§ Data shown:
╔══
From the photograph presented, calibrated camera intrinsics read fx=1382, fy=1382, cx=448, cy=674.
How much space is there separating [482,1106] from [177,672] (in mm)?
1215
╚══
╔══
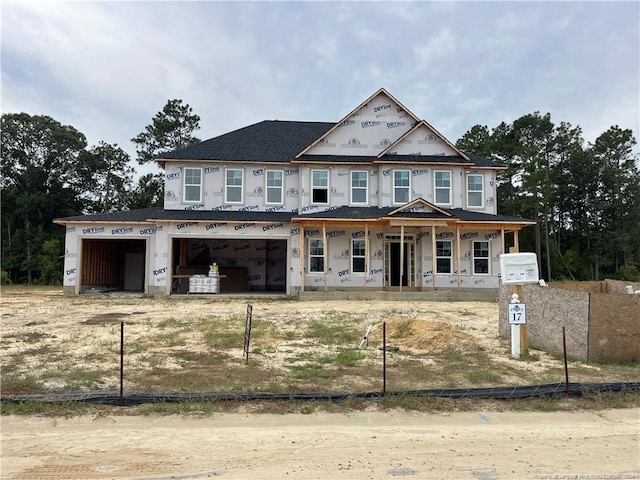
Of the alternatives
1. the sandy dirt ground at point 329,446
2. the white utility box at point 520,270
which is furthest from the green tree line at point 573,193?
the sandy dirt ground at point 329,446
╚══
§ Task directions: Pick out and copy every line above that contains the word "point". Case counts.

§ The answer:
1. the sandy dirt ground at point 329,446
2. the white utility box at point 520,270
which is furthest from the green tree line at point 573,193?
the sandy dirt ground at point 329,446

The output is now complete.